A primeira linha de tratamento para a depressão é a utilização de inibidores de recaptação seletiva de serotonina, e acredita-se que os efeitos benéficos desse tratamento é o aumento sináptico de monoaminas, principalmente a serotonina e a noradrenalina, com subsequente ativação serotoninérgica e noradrenérgica. (4)

Transtornos alimentares:

A serotonina esta envolvida na regulação da saciedade, e por isso o triptofano pode ser interessante na patofisiologia de transtornos como a anorexia nervosa. (6)

Geralmente mulheres são mais vulneráveis a restrição de alimentos, o que gera a deficiência de Trp e sua disponibilidade. (6)

Síndrome pré-menstrual – TPM / menopausa:

Foi visto que a TPM é capaz de aumentar o catabolismo do triptofano. (6)

A diminuição do estrógeno que ocorre durante a menopausa tem como efeito colateral a diminuição dos níveis de serotonina, efeito também visto em mulheres com câncer de mama. (4)

Triptofano e saúde intestinal:

Estudos recentes demonstraram que o triptofano exerce um efeito protetor no intestino, contribuindo para aumentar a expressão das proteínas claudina-3 e ZO-1 (zonula occludens) no intestino delgado em animais, favorecendo o fortalecimento das tight junctions. (6)

Triptofano e cognição:

Estudos tem demonstrado que o excesso de triptofano pode prejudica a cognição ao invés de ajudar. (6)

Transtorno do espectro autista:

É comum devido a alta seletividade alimentar e a “auto-imposta” restrição dietética baixos níveis de triptofano. (6)

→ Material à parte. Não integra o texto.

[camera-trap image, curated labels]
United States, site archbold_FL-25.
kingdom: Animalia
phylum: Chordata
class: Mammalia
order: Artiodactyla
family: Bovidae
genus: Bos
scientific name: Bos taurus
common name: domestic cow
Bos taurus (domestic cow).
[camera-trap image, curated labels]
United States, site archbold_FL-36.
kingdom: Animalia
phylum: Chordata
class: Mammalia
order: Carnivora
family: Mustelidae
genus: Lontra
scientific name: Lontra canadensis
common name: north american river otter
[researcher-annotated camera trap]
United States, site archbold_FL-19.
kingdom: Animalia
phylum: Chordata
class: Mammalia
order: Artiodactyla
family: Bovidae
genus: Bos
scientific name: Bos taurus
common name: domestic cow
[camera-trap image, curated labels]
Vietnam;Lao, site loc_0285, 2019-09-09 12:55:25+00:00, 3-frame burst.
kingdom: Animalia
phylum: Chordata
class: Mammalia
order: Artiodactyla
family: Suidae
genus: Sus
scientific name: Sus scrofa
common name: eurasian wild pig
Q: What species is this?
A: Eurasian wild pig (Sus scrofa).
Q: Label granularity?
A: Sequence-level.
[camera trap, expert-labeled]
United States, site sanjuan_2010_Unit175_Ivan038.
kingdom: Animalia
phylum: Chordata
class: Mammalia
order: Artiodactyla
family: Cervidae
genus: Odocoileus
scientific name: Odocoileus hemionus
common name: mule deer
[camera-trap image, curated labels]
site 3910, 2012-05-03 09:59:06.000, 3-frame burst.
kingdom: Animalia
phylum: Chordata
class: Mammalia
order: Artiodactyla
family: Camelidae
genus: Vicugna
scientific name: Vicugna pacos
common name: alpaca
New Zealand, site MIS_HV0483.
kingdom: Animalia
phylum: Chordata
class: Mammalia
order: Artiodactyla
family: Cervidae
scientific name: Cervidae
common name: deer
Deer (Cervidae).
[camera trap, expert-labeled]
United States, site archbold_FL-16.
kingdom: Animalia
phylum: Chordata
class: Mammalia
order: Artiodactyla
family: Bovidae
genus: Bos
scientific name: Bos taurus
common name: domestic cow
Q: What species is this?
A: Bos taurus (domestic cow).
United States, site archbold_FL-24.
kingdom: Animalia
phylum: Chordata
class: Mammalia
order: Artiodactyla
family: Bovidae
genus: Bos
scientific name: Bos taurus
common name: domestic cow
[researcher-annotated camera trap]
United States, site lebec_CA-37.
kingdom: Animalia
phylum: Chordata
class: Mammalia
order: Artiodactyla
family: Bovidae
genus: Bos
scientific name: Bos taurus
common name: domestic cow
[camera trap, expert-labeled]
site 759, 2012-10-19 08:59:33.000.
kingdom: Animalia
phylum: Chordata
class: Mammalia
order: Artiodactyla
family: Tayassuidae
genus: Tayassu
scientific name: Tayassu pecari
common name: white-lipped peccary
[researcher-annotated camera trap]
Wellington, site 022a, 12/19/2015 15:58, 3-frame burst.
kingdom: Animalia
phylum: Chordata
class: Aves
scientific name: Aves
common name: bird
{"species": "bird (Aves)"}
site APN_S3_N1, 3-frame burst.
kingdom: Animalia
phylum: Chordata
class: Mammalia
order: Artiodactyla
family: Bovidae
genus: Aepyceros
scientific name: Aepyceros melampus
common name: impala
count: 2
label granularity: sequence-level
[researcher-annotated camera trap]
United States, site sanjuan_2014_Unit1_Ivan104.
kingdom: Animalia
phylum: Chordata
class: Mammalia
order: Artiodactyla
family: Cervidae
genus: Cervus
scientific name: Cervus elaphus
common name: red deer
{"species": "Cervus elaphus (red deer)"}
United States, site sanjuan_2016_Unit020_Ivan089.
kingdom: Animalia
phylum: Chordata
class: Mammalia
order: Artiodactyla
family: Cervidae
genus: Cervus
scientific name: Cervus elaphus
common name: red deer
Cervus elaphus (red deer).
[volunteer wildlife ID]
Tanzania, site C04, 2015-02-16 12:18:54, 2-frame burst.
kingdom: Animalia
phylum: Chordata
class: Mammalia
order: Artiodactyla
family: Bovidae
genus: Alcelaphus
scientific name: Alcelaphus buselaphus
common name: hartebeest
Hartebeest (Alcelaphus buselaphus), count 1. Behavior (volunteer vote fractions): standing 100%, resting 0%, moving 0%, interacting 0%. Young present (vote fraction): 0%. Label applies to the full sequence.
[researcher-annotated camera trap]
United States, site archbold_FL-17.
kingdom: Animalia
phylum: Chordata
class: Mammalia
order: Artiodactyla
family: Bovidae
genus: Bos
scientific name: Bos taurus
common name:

Esses níveis reduzidos de Trp podem causar uma intensificação dos sintomas, como aumento da irritabilidade, depressão leve. (6)

Referência bibliográfica:

1.          Lieberman HR. Nutrition, brain function and cognitive performance. Appetite. 2003;40(3):245–54.

2.          Agus A, Planchais J, Sokol H. Gut Microbiota Regulation of Tryptophan Metabolism in Health and Disease. Cell Host Microbe [Internet]. 2018;23(6):716–24. Available from: https://doi.org/10.1016/j.chom.2018.05.003

3.          Fernstrom JD. A Perspective on the Safety of Supplemental Tryptophan Based on Its Metabolic Fates. J Nutr. 2016;146(12):2601S-2608S.

4.          Jenkins TA, Nguyen JCD, Polglaze KE, Bertrand PP. Influence of tryptophan and serotonin on mood and cognition with a possible role of the gut-brain axis. Nutrients. 2016;8(1):1–15.

5.          Rodwell V w., Bender DA, Bothan KM, Kennelly PJ, Weil PA. Bioquímica ilustrada de Harper. 30a. ArtMed; 2017. 817 p.

6.          Kałużna-Czaplińska J, Gątarek P, Chirumbolo S, Chartrand MS, Bjørklund G. How important is tryptophan in human health? Crit Rev Food Sci Nutr. 2019;59(1):72–88.